Mas deixa eu te dizer uma coisa: isso é normal e deve e precisar ser respeitado. Costumo dizer que não é falta de amor, mas é o medo dessa amor. Medo este que fica mais latente do que os sentimentos bons que vão surgindo no decorrer da maternidade. Mas qual o problema das pessoas se sentirem assim? Elas deveriam poder falar sobre isso e receberem ajuda para lidarem com a novidade da maternidade. Por vezes essas mães são reprimidas e a consequência disso são devastadoras, como por exemplo a depressão pós parto.

Já falamos sobre isso no Blog nesse post Fortes Emoções, no Canal no Youtube Melancolia pós alta, e hoje lendo uma matéria da atriz Débora Secco nos deparamos com a seguinte frase “ninguém me avisou que a criança não dá amor no primeiro mês”. Isso nos fez repensar em algumas coisas que ninguém nos conta sobre a maternidade:

  1. Que talvez o seu plano de parto não funcione. Não existe regra de parto que torna a mãe mais mãe ou menos mãe. Existe a decisão e escolha da mãe, que cabe a ela, junto claro com o seu médico, avaliar o que no momento será melhor para a criança. O importante nessa decisão é o que será melhor para o bebê e para a saúde da mãe.
  2. Que o amor pode não ser a primeira vista. Talvez essa seja uma das declarações mais chocantes, mas é o que de fato ocorre com muitas mães. Muitas mães sofrem por só ouvirem que quando nasce a criança nasce a mãe, que é o amor mais incondicional do mundo, enquanto ela só consegue sentir medo, receios, inseguranças. Mas pode ficar tranquila que com o tempo esse amor vai sim tomar proporções estratosféricas e será o maior amor do mundo.

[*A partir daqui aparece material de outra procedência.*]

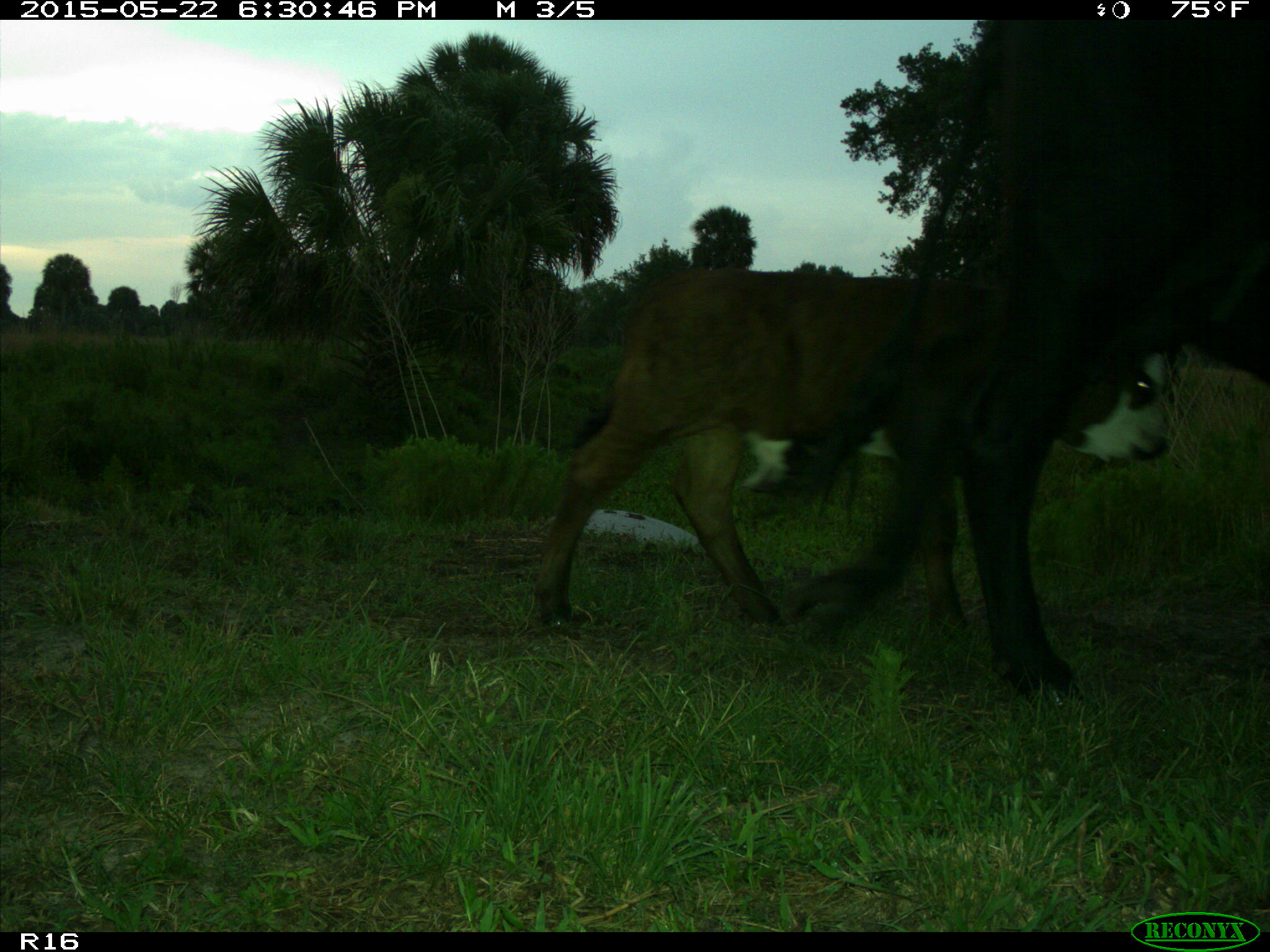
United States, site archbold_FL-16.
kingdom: Animalia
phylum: Chordata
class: Mammalia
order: Artiodactyla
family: Bovidae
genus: Bos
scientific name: Bos taurus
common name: domestic cow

  3. Que a troca de afetos, olhares, e sorrisos vão demorar um pouco. Por vezes você pode se sentir uma estranha olhando para aquele bebê que só  mama e dorme.

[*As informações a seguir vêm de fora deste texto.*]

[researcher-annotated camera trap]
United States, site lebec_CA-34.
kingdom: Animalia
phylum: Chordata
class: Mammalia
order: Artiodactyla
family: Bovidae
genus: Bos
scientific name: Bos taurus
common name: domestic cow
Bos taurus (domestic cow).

  4. Que o marido, vulgo o pai da criança, no início vai estranhar as mudanças. Talvez a gente nem perceba o quanto somos 100% mães e 0% esposa. Nos esquecemos que o marido é o pai da criança e que ele está ali para nos ajudar nessa nova fase.

Essas são só algumas de tantas situações que podem ocorrer. Mas uma coisa é clara, sinta! Sinta, o que esta acontecendo com você, e viva o momento, porque o momento é seu, não dos outros, e o sentimento é seu e não de quem esta só para dar palpites.